This is the mail archive of the
mailing list for the GCC project.
Re: should MEM tracking be able to optimize this?
- From: Zack Weinberg <zack at codesourcery dot com>
- To: Dan Nicolaescu <dann at godzilla dot ICS dot UCI dot EDU>
- Cc: gcc at gcc dot gnu dot org, Richard Kenner <kenner at vlsi1 dot ultra dot nyu dot edu>
- Date: Sat, 17 Nov 2001 14:16:03 -0800
- Subject: Re: should MEM tracking be able to optimize this?
- References: <email@example.com>
On Fri, Nov 16, 2001 at 12:47:30PM -0800, Dan Nicolaescu wrote:
> The following 2 functions should generate very similar assembly, right?

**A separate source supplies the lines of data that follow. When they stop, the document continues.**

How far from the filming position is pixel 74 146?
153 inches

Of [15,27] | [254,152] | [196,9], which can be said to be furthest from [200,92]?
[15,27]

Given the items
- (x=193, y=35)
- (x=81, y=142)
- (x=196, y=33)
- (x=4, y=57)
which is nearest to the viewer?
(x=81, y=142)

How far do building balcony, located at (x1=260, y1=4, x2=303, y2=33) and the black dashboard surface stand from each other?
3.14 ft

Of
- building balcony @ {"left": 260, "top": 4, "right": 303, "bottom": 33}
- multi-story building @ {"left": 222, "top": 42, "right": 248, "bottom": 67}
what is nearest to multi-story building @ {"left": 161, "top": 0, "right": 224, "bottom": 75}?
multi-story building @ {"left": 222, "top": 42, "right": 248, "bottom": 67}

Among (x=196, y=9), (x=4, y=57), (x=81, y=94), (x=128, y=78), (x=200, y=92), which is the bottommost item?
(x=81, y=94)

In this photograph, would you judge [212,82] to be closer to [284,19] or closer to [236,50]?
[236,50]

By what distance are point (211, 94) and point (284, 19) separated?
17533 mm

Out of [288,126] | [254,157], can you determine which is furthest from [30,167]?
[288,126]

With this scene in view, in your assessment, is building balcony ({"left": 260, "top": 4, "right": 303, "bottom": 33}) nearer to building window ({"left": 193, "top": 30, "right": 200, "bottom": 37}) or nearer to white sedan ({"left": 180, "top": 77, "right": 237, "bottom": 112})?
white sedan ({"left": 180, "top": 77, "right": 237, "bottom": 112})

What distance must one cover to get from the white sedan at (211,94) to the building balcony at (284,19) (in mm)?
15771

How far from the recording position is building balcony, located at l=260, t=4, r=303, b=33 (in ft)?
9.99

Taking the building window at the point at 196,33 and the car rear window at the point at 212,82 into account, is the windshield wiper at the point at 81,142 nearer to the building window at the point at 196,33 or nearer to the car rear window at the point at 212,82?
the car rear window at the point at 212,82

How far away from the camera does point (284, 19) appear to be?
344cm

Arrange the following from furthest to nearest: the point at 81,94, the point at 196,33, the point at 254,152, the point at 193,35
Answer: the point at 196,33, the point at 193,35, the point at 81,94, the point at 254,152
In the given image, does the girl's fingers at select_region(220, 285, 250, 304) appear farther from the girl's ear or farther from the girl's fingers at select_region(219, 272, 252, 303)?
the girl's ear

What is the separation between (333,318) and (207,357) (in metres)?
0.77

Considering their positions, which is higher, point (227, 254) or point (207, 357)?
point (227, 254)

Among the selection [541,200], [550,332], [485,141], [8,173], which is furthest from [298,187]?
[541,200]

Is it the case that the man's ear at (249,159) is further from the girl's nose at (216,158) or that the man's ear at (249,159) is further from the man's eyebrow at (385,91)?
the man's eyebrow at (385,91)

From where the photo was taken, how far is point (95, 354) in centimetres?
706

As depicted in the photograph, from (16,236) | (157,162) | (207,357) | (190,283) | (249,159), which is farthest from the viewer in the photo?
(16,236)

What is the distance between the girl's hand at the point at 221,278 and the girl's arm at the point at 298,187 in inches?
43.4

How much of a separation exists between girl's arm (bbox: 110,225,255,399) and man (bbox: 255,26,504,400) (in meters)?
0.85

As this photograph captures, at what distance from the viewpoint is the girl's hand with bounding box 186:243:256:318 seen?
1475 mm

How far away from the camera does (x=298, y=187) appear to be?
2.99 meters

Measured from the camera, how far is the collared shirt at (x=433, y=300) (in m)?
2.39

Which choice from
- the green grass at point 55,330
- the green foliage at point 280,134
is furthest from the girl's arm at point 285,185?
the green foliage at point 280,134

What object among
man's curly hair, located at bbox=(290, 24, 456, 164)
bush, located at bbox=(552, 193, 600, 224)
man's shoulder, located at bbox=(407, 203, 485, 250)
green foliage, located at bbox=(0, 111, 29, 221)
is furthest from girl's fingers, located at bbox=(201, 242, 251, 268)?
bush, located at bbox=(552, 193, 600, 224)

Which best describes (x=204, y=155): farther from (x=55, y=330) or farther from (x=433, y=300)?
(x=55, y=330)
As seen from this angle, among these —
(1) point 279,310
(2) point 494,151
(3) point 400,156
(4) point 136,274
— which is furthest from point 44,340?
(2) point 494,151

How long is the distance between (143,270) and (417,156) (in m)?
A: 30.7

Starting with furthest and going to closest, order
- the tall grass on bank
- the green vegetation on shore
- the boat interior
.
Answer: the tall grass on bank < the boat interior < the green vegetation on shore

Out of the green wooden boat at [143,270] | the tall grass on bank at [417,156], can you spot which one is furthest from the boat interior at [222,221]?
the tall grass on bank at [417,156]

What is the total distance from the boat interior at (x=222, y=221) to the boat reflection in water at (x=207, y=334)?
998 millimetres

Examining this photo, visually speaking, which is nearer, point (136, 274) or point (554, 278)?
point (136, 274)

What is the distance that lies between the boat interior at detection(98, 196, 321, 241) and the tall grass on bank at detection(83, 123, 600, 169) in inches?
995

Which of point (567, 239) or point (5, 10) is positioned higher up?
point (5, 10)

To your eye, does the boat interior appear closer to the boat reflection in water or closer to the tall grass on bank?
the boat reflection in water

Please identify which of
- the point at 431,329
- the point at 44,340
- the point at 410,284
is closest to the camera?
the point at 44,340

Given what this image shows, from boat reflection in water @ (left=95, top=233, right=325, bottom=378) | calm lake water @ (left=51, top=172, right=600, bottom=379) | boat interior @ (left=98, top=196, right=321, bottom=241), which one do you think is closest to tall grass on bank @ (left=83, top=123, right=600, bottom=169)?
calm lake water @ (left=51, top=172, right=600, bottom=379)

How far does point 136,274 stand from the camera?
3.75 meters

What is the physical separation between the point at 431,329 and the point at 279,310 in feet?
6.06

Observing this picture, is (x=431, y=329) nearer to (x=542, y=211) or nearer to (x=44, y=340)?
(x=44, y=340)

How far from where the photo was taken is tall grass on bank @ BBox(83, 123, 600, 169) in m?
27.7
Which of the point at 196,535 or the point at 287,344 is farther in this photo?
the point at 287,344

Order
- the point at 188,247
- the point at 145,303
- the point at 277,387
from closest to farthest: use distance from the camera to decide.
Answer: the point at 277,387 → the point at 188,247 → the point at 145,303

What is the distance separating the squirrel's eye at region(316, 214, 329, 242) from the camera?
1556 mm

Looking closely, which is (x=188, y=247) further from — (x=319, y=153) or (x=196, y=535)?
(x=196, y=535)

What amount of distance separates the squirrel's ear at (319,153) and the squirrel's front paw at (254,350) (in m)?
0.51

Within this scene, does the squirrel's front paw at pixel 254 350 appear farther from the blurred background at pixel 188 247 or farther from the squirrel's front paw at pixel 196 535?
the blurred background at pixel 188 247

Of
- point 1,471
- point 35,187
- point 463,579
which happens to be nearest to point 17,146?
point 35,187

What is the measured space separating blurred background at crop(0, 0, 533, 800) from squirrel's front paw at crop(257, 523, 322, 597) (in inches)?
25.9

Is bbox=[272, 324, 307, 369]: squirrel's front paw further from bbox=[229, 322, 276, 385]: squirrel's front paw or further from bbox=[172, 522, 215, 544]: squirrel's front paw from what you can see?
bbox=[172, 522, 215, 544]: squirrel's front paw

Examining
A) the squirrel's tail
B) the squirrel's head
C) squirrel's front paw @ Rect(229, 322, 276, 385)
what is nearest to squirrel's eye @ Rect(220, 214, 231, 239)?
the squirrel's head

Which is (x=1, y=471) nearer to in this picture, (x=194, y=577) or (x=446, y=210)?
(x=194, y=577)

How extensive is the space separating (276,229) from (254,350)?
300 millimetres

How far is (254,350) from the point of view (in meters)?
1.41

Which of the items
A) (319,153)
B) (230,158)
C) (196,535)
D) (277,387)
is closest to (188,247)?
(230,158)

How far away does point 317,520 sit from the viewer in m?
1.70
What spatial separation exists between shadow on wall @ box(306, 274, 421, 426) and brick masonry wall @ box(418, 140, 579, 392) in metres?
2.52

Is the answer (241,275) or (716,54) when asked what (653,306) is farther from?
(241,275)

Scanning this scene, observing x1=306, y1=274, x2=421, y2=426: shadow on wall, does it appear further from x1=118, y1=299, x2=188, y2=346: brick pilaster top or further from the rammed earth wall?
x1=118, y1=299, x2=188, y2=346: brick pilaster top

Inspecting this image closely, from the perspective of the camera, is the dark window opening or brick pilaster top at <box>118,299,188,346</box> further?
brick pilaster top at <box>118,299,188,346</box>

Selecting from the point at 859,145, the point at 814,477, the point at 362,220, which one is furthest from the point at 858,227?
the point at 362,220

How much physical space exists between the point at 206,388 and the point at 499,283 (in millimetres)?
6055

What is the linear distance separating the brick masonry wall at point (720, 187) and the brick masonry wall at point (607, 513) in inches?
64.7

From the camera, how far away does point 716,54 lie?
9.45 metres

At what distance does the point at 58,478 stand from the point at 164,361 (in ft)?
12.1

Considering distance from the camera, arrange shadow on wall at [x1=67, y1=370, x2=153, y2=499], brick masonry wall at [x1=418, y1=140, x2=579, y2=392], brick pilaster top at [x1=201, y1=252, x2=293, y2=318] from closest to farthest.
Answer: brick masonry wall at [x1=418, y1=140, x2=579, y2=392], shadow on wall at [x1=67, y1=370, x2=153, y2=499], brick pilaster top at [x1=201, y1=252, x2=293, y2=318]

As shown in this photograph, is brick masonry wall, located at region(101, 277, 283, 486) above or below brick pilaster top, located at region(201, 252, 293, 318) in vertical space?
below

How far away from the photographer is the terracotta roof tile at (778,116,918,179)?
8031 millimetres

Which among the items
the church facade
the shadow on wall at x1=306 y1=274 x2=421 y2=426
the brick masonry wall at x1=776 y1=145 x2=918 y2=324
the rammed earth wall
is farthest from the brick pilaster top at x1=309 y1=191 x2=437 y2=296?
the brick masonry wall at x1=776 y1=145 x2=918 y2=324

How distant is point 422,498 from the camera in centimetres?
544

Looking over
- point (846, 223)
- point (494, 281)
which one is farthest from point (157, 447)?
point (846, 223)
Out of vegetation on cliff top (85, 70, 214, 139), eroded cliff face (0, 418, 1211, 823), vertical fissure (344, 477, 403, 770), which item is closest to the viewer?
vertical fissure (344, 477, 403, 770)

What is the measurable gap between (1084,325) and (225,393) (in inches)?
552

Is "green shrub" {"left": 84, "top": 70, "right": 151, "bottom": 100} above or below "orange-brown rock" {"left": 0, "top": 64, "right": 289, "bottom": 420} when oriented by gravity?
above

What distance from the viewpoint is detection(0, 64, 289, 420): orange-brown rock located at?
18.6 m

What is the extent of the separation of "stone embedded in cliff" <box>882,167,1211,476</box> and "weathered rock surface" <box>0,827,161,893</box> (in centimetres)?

This is purely a sticking-my-nose-in comment, but I looked into it
briefly and it does appear to be a genuinely hard problem with our
At the RTL level, loads and stores in calc1 look like
(insn 45 43 47 (set (reg:SF 123)
(mem/s:SF (plus:SI (reg/f:SI 111)
(reg:SI 115)) [4 A S4 A32])) -1 (nil)
where in calc2 they look like
(insn 85 83 86 (set (reg:SF 150)
(mem/s:SF (plus:SI (reg/f:SI 145)
(reg:SI 148)) [4 p S4 A32])) -1 (nil)
alias.c uses the information in square brackets to make decisions
about whether memory refs can conflict. [4 A S4 A32] means alias set
4, variable 'A', unit size 4 (bytes), alignment 32 (bits).
In theory, if we had a thing we could stick into that structure that
meant "A.p" instead of "A", that would be enough to get identical
assembly for both loops. The trouble is that we don't.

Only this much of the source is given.